A Record of a Mortal’s Journey to Immortality – Immortal World Arc Chapter 688 – Returning the Favor Bahasa Indonesia
Ekspresi serius muncul di wajah Han Li saat ia mengangkat lengan untuk melepaskan perisai biru kecil, yang membesar hingga sekitar tujuh puluh hingga delapan puluh kaki, lalu berubah menjadi penghalang air biru.
Proyeksi sungai yang bergejolak muncul di atas penghalang air, dan mengeluarkan semburan suara gemuruh dan deru yang menggelegar.
Serangkaian dentuman keras terdengar saat bola api putih menghantam penghalang air biru satu demi satu, mengirimkan gelombang cahaya biru dan putih yang meletus ke segala arah.
Penghalang air biru bergetar hebat, dan beberapa pusaran kemudian muncul di permukaannya, tetapi dalam sekejap mata, ia kembali normal.
Ekspresi Gongshu Tian sedikit berubah setelah mendengar ini.
Sementara itu, Han Li membuat segel tangan, dan pedang biru raksasanya terpecah menjadi sembilan pedang kecil sebelum jatuh dari udara seolah-olah telah kehilangan semua kekuatannya.
Segera setelah itu, sembilan pedang biru lainnya terbang keluar dari lengan bajunya sebelum melesat cepat ke arah Gongshu Tian.
Pada saat itu, Dewa Abadi Api Panas juga diberi kesempatan untuk menarik napas, dan dia mengucapkan mantra, yang kemudian memunculkan sederet rune merah tua di permukaan kipasnya sebelum disapu dengan kuat ke arah Gongshu Tian.
Sembilan semburan api dengan warna berbeda keluar dari kipas, dan semua api itu menyatu membentuk seekor phoenix api raksasa berukuran sekitar seribu kaki, dengan sembilan bulu ekor panjang menjuntai di belakangnya.

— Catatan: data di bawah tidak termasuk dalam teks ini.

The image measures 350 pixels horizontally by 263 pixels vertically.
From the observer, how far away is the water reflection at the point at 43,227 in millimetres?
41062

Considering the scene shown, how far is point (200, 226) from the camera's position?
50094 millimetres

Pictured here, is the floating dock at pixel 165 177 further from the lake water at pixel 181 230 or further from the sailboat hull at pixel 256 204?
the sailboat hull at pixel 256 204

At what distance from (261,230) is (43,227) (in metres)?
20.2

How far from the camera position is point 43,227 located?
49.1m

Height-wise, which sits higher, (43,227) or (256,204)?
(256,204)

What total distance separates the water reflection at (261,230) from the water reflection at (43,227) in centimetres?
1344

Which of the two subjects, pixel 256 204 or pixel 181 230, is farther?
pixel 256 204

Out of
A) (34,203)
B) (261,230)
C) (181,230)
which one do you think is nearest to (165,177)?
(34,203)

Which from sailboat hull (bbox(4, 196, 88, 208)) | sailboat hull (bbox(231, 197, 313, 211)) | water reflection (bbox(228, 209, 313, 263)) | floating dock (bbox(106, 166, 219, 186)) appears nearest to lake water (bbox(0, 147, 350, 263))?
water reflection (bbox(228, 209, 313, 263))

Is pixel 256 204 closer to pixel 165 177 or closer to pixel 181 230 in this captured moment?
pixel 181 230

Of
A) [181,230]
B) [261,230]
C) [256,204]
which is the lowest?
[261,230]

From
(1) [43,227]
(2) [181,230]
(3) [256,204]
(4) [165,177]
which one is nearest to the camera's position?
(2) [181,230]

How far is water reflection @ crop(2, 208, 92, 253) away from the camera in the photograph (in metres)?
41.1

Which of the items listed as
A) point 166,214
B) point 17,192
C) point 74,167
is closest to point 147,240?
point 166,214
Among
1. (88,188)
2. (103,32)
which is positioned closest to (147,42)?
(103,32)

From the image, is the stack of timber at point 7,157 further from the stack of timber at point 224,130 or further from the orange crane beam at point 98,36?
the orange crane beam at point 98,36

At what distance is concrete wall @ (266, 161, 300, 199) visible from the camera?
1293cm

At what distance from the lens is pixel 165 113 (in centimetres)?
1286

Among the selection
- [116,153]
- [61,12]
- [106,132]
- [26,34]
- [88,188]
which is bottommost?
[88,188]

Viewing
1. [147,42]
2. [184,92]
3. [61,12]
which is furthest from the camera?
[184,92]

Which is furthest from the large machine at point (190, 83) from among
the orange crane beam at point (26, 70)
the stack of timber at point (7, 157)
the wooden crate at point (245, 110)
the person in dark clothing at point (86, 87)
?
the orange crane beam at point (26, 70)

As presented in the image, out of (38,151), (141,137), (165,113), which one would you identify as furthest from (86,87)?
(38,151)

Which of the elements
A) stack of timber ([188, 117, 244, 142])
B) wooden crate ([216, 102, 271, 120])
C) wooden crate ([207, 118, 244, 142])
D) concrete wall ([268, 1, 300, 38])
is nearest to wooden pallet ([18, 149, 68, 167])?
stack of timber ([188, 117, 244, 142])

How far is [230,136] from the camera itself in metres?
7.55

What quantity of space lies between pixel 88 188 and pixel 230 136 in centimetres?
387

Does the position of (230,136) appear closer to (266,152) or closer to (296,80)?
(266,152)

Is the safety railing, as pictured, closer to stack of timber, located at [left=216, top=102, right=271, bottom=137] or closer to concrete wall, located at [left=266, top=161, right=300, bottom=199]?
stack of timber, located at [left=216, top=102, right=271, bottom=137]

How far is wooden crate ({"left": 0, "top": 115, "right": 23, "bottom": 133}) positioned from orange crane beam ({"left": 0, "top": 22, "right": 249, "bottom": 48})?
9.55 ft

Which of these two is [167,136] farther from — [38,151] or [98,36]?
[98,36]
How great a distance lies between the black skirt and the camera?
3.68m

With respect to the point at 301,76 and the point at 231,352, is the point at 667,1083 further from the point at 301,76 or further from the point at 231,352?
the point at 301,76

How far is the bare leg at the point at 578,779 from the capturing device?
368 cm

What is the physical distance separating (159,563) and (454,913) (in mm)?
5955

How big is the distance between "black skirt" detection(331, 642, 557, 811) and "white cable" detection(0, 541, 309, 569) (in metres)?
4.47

Phoenix itu membentangkan sayapnya sebelum menerkam Gongshu Tian dengan kekuatan luar biasa, dan ekspresi Gongshu Tian sedikit gelap saat dia memanggil kembali pedang raksasanya ke genggamannya sebelum menebasnya dengan ganas di udara.

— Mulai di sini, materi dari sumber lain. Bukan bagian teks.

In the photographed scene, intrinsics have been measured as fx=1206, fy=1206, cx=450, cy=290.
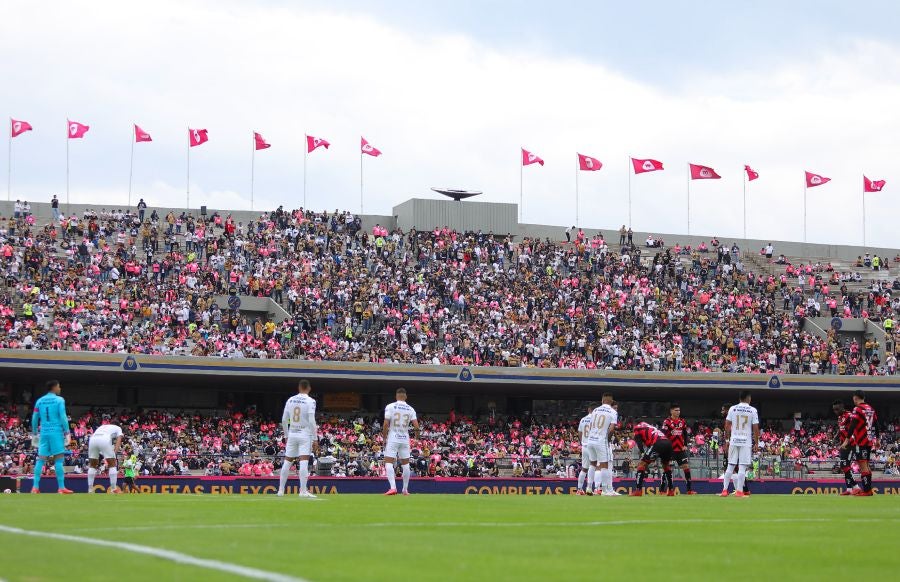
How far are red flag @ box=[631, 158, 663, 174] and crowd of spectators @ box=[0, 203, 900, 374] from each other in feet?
16.7

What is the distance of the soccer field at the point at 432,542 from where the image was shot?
884cm

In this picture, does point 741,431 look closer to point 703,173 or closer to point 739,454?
point 739,454

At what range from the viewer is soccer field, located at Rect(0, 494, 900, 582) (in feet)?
29.0

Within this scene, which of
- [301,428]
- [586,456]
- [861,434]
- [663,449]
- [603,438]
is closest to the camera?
[301,428]

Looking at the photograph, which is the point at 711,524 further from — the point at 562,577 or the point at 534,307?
the point at 534,307

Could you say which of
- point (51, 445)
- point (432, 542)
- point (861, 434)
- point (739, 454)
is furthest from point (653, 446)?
point (432, 542)

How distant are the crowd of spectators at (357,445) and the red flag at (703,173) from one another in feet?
59.4

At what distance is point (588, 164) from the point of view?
66.7m

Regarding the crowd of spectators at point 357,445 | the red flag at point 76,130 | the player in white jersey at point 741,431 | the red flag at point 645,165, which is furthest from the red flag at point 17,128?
the player in white jersey at point 741,431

Banyak sekali aliran qi pedang api yang tebal melonjak keluar dengan dahsyat, membentuk jaring api besar yang menelan phoenix api itu, diikuti oleh serangkaian dentuman keras yang menggema.
Sementara Han Li terkunci dalam pertempuran melawan Gongshu Tian, dia sesekali memeriksa Fox 3 dan Bi She, yang masing-masing sedang bertarung melawan Su Liu dan Chi Rong, dan keduanya jelas berada dalam posisi yang kurang menguntungkan.
Saat ini, busur petir lima warna bergemuruh di sekitar Su Liu, dan dia mampu memunculkan tombak petir raksasa sesuka hati. Pada saat yang sama, ada sekitar selusin pedang petir dahsyat yang terbang berputar di atas kepalanya, membentuk susunan pedang petir yang melindunginya dari segala arah.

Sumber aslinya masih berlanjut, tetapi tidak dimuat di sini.